5:00 – 6:15 PM EI 2023 All-Conference Welcome Reception (in the Cyril Magnin Foyer)
Tuesday 17 January 2023
10:00 AM – 7:30 PM Industry Exhibition - Tuesday (in the Cyril Magnin Foyer)
10:20 – 10:50 AM Coffee Break
12:30 – 2:00 PM Lunch
Tuesday 17 January PLENARY: Embedded Gain Maps for Adaptive Display of High Dynamic Range Images
Session Chair: Robin Jenkin, NVIDIA Corporation (United States)
2:00 PM – 3:00 PM
Cyril Magnin I/II/III
Images optimized for High Dynamic Range (HDR) displays have brighter highlights and more detailed shadows, resulting in an increased sense of realism and greater impact. However, a major issue with HDR content is the lack of consistency in appearance across different devices and viewing environments. There are several reasons, including varying capabilities of HDR displays and the different tone mapping methods implemented across software and platforms. Consequently, HDR content authors can neither control nor predict how their images will appear in other apps.

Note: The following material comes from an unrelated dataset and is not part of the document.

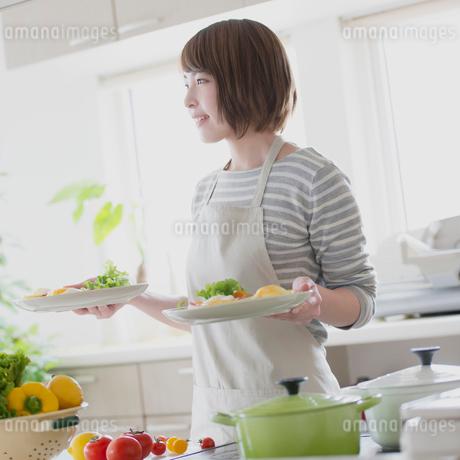 キッチンで料理を持ち微笑む女性の写真素材 [FYI01950715]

We present a flexible system that provides consistent and adaptive display of HDR images. Conceptually, the method combines both SDR and HDR renditions within a single image and interpolates between the two dynamically at display time. We compute a Gain Map that represents the difference between the two renditions. In the file, we store a Base rendition (either SDR or HDR), the Gain Map, and some associated metadata. At display time, we combine the Base image with a scaled version of the Gain Map, where the scale factor depends on the image metadata, the HDR capacity of the display, and the viewing environment.
Eric Chan, Fellow, Adobe Inc. (United States)
Eric Chan is a Fellow at Adobe, where he develops software for editing photographs. Current projects include Photoshop, Lightroom, Camera Raw, and Digital Negative (DNG). When not writing software, Chan enjoys spending time at his other keyboard, the piano. He is an enthusiastic nature photographer and often combines his photo activities with travel and hiking.
Paul M. Hubel, director of Image Quality in Software Engineering, Apple Inc. (United States)
Paul M. Hubel is director of Image Quality in Software Engineering at Apple. He has worked on computational photography and image quality of photographic systems for many years on all aspects of the imaging chain, particularly for iPhone. He trained in optical engineering at University of Rochester, Oxford University, and MIT, and has more than 50 patents on color imaging and camera technology. Hubel is active on the ISO-TC42 committee Digital Photography, where this work is under discussion, and is currently a VP on the IS&T Board. Outside work he enjoys photography, travel, cycling, coffee roasting, and plays trumpet in several bay area ensembles.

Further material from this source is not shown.